Il consigliere di ArticoloUno: «Era fumo negli occhi dei lavoratori». E annuncia la soluzione del ministro Speranza
«Non mi coglie affatto di sorpresa la decisione del Governo nazionale di impugnare la legge con cui il Consiglio regionale calabrese aveva cercato di salvare i precari del comparto Sanità. In realtà, proprio in occasione del voto di approvazione in Aula di quel testo, fui l’unico a sollevare pubblicamente il grave rischio di illegittimità costituzionale a cui la norma andava incontro. Pericolo che avevo già evidenziato in Commissione Sanità».
È secco il commento di Arturo Bova, consigliere regionale di ArticoloUno e presidente della Commissione contro la ‘ndrangheta in Calabria, in merito alla norma regionale impugnata dal Governo centrale.
E spiega: «Era chiaro già allora, infatti, che in tema di stabilizzazione dei precari, il Consiglio Regionale non avesse alcun potere normativo sulla materia del termine massimo di proroga dei contratti flessibili, riservata alla competenza esclusiva del Parlamento nazionale, per di più essendo la Sanità calabrese commissariata dal 2009».
«Evidenziavo – spiega – che solo al Commissario ad Acta per il Piano di Rientro spettasse il potere di procedere al rinnovo dei contratti a tempo determinato e che, comunque, tale rinnovo giammai avrebbero potuto superare il limite massimo dei 48 mesi».
«Cosciente della Spada di Damocle pendente su quella norma – continua Bova -, mi ero subito attivato per confrontarmi con il ministro della Salute Roberto Speranza e interessarlo della vicenda, tanto che – come lo stesso ministro ha annunciato nelle scorse ore – la soluzione-ponte è in dirittura d’arrivo. E questa volta si tratterà di una soluzione reale e concreta, non di una norma vuota e illegittima».
•••
(Consegna 1) Traduci in inglese questa frase dell'articolo sui precari della sanità calabrese: «È secco il commento di Arturo Bova, consigliere regionale di ArticoloUno e presidente della Commissione contro la ‘ndrangheta in Calabria, in merito alla norma regionale impugnata dal Governo centrale.»
(Consegna 2) Estrai dall'articolo sui precari della sanità calabrese tutto il passo che va da "È secco il commento" fino a "dal Governo centrale.".
L'elenco non ha alcun ruolo in queste consegne.

(Voci dell'elenco)
•••
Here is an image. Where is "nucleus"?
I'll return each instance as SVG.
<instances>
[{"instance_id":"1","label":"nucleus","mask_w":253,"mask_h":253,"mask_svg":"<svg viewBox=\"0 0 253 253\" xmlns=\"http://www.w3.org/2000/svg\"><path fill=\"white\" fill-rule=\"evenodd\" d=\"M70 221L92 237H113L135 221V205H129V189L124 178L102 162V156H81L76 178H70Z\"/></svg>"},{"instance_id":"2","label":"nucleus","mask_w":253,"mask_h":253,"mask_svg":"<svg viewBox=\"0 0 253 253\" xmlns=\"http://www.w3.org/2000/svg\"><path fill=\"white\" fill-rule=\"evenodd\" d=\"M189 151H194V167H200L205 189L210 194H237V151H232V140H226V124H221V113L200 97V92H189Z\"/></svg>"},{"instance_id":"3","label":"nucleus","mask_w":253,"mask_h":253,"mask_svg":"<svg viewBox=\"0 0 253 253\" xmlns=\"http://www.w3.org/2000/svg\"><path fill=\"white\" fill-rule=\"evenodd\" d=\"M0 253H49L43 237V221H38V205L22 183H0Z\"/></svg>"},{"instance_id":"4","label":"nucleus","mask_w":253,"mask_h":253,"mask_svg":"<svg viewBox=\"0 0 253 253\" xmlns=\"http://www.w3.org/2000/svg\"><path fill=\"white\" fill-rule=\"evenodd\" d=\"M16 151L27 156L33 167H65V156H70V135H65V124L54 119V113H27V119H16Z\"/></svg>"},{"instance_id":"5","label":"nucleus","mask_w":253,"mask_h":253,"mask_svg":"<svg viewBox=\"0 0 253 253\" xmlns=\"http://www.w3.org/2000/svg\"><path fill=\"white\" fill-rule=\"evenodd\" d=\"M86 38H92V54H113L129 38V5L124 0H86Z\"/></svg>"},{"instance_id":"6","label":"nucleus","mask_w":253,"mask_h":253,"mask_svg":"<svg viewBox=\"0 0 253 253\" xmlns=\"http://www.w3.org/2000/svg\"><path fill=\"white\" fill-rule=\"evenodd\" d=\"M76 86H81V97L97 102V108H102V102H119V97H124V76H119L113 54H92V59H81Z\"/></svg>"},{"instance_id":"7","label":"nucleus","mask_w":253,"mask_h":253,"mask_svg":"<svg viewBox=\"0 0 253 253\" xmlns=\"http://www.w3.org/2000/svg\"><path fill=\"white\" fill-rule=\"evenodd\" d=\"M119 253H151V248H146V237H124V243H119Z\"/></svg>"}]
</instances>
•••
(Soluzione 1) Arturo Bova, regional councilor for ArticoloUno and chair of the Commission against the 'ndrangheta in Calabria, comments curtly on the regional law challenged by the central Government.

(Soluzione 2)
È secco il commento di Arturo Bova, consigliere regionale di ArticoloUno e presidente della Commissione contro la ‘ndrangheta in Calabria, in merito alla norma regionale impugnata dal Governo centrale.